## Passage provided:
<<<<

1. By this Petitioner filed under Article 227 of the Constitution of India, the petitioner challenged the order dated 8th July, 1975 passed by the Small Cases Court, Bombay in Ejectment Application No. 98/491/E of 1972.

2. This is a dispute between the husband and wife in respect of a flat being Block No. 12 situate at Meena Sadan, 2nd Floor, Govandi, Chembur, Bombay-71 in a Co-operative Housing Society (the said flat is hereinafter referred to as the suit premises). The suit premises admeasures 630 sq. ft. in area and the purchase price on the same was Rs. 18,690/-. The suit premises become ready for possession in January 1967, although it was booked in 1966. Admittedly the applicant-wife had booked this premises in 1966, she had obtained possession of the some in January 1967.

Admittedly further the entire purchase price of Rs. 18,690/- was paid prior to January 1967. The Application and respondent become friendly since the years 1961 and they ultimately got married on 17th February, 1969. As stated earlier, the flat was purchased about two years prior to the said marriage. Since the parties were on friendly terms on each other prior to marriage, after obtaining the possession of the flat in January 1967, according to the applicant, she permitted the respondent to stay in the suit premises since the respondent had a very small accommodation elsewhere. This permission granted to the respondent had to be withdrawn in the years 1968, when her sister and her family members wanted to move in the suit premises till they obtained a suitable accommodation of their own. For the period for which the applicant’s sister and her family members resided, the respondent was, therefore, out of the premises and he was got inducted in the premises at his own request after the applicant’s sister and her family members left the premises. Thereafter the marriage between the parties took place on 17th February, 1969. Soon after the marriage the relations between the parties were strained with the result that the applicant-wife left the premises and went and stayed with her parents. This was sometime in the latter part of October 1969. The respondent continued to occupy the premises and paid the maintenance charges as well as the electricity and other charges in respect of the said premises. This continued till 12th July, 1972 when the applicant-wife revoked the licence in respect of the said premises by her lawyer’s notice and filed a present Special Civil Application under section 41 of the Presidency Small Causes Court Act, 1882 (hereinafter referred to as the said Act) prohibiting the respondent-husband from entering the suit premises.

>>>>

## Data supplied:
<<<<

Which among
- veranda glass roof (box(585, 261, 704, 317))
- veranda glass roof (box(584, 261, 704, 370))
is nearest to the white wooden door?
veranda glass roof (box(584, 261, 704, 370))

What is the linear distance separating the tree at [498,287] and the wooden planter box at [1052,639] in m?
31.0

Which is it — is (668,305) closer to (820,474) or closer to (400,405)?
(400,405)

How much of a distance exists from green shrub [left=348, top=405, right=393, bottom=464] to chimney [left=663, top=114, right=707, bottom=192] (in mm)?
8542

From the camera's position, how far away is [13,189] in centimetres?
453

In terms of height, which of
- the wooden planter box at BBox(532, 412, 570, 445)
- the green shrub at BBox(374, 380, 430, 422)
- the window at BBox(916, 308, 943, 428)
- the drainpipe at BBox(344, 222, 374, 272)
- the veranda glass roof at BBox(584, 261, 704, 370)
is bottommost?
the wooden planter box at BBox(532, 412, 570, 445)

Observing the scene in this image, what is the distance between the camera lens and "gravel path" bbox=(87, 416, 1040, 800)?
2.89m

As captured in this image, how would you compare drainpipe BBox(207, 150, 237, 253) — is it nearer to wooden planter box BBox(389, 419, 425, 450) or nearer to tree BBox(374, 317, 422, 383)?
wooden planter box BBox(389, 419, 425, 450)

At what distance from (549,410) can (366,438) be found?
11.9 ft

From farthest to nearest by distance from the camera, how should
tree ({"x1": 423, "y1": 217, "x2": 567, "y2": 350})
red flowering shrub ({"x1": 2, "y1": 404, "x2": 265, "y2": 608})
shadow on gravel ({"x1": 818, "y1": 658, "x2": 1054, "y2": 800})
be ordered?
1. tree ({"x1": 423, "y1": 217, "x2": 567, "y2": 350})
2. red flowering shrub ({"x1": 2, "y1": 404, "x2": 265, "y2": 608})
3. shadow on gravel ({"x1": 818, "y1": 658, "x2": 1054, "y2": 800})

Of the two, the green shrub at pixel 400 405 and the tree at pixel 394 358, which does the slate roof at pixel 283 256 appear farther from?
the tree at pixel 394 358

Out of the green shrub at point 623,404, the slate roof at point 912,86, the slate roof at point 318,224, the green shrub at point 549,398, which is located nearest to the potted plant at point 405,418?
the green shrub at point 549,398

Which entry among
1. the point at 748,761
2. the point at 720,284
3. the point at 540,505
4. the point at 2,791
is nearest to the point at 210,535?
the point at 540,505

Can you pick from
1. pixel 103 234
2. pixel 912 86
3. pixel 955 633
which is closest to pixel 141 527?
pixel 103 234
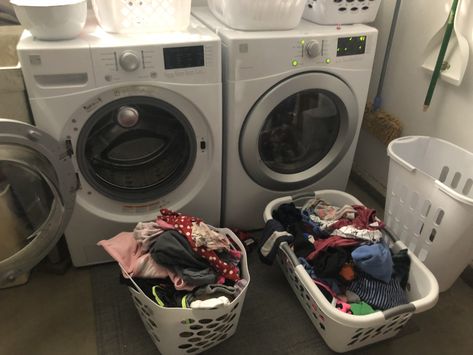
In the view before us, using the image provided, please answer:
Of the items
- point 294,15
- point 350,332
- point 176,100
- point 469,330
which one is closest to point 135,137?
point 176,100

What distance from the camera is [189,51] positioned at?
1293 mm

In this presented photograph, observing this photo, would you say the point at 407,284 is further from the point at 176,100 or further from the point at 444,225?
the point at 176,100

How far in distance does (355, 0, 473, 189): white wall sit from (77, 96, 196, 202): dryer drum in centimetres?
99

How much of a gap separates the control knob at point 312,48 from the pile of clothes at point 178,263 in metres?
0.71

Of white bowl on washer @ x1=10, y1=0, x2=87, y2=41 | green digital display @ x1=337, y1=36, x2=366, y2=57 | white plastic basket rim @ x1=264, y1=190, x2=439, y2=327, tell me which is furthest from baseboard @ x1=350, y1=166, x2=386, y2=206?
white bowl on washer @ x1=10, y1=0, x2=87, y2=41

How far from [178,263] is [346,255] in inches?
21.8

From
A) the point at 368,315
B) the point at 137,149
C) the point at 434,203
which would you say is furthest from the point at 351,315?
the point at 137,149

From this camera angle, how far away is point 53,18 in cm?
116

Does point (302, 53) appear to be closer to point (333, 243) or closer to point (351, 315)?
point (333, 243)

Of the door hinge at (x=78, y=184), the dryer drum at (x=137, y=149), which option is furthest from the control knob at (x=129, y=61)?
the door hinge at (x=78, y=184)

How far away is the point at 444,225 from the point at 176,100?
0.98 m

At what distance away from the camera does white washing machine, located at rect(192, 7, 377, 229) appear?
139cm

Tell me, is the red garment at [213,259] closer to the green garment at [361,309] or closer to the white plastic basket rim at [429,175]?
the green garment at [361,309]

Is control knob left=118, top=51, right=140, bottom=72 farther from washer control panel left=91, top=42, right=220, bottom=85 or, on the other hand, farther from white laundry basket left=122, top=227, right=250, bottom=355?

>>>>

## The problem:
In the court passage about the flat dispute, on what date did the husband and wife marry?

## Output of the task:
They married on 17th February, 1969.